WHAT YOU NEED TO DO:
Find how many lines in the data below include the word "throughput", then write only that number.

PROVIDED DATA:
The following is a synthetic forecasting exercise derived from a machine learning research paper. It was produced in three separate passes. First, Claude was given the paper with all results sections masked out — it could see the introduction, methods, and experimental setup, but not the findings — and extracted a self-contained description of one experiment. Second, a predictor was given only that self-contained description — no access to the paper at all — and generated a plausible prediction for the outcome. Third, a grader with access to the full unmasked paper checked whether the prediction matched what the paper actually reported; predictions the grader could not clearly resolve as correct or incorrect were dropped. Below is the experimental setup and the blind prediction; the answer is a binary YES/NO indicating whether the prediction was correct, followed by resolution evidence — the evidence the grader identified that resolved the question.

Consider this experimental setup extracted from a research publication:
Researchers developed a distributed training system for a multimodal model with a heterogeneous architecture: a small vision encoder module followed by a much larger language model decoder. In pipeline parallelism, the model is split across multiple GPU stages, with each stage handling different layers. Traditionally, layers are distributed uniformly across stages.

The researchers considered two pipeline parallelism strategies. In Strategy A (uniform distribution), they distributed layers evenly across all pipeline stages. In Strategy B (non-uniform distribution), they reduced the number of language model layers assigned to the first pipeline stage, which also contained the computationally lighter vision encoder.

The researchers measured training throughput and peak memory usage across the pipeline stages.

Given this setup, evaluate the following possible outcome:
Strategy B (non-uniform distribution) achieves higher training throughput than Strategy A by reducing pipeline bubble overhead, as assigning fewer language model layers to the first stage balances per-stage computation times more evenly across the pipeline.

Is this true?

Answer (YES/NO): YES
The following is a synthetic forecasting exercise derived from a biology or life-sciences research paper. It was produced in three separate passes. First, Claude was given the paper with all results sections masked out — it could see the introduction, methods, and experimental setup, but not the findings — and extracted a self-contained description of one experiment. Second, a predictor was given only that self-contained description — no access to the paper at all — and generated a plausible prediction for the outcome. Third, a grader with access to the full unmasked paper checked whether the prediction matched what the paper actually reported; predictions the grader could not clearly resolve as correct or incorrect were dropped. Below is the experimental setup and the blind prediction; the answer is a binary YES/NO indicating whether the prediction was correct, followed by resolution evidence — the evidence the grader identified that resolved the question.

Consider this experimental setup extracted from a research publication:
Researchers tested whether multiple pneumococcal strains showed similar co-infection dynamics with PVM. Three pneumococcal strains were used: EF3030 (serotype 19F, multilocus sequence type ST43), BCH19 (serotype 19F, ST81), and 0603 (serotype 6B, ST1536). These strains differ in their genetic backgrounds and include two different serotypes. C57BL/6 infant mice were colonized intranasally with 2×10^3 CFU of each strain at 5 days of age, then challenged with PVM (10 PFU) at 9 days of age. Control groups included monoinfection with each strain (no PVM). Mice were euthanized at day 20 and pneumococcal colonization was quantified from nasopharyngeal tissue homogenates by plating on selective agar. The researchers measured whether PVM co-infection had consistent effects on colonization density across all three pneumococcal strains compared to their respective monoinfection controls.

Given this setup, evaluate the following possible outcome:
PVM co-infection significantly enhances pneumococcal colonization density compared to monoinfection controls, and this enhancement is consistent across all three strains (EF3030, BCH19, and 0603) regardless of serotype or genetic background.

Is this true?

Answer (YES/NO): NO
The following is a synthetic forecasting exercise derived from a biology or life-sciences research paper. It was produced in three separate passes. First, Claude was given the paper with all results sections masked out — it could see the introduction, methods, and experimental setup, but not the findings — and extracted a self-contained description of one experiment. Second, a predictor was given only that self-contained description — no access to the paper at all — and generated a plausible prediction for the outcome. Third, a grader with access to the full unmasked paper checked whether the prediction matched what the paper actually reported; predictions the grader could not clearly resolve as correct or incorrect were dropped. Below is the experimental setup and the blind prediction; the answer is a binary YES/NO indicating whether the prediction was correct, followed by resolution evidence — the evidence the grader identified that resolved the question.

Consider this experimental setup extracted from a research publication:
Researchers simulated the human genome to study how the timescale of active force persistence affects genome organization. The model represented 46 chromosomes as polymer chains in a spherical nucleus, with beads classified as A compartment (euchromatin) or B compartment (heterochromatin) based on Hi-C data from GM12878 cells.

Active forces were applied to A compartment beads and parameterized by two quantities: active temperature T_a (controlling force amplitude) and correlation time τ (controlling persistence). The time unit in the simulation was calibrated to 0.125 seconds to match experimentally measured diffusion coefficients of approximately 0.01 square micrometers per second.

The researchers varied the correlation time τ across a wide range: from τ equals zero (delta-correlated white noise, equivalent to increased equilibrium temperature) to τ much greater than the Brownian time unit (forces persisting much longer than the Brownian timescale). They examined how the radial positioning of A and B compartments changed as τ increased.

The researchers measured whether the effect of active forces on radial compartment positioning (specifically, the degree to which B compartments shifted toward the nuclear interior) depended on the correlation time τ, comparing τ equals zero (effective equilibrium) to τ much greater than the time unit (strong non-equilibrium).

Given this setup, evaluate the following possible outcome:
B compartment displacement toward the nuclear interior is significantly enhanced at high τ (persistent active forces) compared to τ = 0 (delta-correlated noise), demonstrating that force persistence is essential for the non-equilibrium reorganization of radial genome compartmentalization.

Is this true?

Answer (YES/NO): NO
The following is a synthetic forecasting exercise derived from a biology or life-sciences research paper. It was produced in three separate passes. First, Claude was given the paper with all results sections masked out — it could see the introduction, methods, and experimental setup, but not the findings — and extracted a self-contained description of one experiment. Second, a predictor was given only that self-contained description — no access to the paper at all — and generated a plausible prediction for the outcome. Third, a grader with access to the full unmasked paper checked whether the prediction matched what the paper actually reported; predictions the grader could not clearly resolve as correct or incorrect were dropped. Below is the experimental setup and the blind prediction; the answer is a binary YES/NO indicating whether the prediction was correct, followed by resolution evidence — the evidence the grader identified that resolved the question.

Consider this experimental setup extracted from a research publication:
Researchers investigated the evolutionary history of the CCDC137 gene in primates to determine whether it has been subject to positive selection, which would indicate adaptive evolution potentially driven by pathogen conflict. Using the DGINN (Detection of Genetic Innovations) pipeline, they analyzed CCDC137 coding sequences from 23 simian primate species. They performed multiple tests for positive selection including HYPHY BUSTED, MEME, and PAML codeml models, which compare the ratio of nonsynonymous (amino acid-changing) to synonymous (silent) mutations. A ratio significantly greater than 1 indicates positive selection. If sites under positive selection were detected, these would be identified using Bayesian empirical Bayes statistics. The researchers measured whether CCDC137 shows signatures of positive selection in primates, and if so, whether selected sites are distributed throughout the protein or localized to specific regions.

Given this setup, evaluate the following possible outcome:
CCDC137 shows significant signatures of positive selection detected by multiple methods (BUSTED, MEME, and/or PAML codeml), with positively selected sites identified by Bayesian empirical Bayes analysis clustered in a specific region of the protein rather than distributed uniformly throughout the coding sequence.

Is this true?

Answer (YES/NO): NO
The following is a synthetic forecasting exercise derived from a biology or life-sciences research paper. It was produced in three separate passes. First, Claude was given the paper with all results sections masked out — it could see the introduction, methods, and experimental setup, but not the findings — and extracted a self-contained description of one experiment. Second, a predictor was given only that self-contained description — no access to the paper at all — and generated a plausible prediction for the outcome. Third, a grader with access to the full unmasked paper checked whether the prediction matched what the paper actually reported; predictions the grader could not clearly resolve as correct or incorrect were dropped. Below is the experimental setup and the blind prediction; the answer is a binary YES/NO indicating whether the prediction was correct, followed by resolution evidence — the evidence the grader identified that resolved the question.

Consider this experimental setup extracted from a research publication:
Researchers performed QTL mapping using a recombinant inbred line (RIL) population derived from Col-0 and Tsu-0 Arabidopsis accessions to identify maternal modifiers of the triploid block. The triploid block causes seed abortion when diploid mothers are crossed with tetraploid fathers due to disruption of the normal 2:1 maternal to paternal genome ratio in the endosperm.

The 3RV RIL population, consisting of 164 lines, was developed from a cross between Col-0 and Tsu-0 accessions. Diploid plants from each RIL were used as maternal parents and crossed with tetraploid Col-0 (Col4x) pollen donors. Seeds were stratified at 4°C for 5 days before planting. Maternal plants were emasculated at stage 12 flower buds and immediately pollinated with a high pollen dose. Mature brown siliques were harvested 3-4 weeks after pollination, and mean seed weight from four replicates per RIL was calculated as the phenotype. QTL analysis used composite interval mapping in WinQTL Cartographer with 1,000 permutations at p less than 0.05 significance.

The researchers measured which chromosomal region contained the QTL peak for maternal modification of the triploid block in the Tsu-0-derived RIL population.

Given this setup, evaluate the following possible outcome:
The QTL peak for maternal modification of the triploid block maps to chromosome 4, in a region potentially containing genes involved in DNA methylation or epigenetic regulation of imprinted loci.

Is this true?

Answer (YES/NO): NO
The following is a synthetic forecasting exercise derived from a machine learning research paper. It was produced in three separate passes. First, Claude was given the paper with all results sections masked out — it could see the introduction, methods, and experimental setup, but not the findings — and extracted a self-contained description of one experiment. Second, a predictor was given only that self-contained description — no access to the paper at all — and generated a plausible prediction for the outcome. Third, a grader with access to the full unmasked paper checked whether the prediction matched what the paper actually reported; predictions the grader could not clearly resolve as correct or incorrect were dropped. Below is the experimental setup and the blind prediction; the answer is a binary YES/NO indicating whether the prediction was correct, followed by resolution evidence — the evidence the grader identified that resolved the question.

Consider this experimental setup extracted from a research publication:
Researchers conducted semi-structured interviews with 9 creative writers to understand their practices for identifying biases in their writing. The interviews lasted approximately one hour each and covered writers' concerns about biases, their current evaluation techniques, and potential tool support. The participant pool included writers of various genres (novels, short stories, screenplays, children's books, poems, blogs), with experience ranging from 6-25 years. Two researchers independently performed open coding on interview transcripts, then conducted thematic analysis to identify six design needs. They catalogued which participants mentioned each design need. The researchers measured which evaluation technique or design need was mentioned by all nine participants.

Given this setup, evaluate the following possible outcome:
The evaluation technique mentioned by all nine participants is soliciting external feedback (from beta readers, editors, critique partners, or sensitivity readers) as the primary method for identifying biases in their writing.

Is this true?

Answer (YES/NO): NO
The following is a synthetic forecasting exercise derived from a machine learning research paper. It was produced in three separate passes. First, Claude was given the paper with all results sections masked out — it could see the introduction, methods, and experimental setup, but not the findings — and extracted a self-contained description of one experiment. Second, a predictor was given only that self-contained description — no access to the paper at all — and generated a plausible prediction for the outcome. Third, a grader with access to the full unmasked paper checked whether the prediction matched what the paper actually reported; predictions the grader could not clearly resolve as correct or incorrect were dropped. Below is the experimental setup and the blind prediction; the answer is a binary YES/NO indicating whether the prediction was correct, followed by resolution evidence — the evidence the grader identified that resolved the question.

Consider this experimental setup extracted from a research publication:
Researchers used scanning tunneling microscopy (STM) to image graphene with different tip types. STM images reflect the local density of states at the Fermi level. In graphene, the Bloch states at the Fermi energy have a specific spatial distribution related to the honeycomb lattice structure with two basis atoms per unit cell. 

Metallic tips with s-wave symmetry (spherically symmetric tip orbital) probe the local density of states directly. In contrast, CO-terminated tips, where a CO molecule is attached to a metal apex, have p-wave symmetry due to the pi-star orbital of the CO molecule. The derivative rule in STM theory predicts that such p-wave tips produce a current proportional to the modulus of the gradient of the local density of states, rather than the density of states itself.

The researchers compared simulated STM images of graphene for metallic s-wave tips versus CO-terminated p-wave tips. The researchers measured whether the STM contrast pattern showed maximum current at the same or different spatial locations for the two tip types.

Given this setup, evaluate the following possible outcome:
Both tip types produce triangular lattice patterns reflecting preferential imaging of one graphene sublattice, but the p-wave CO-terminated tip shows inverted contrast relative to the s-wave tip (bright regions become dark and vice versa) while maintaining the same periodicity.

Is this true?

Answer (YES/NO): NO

SOLUTION FOR THIS TASK:
2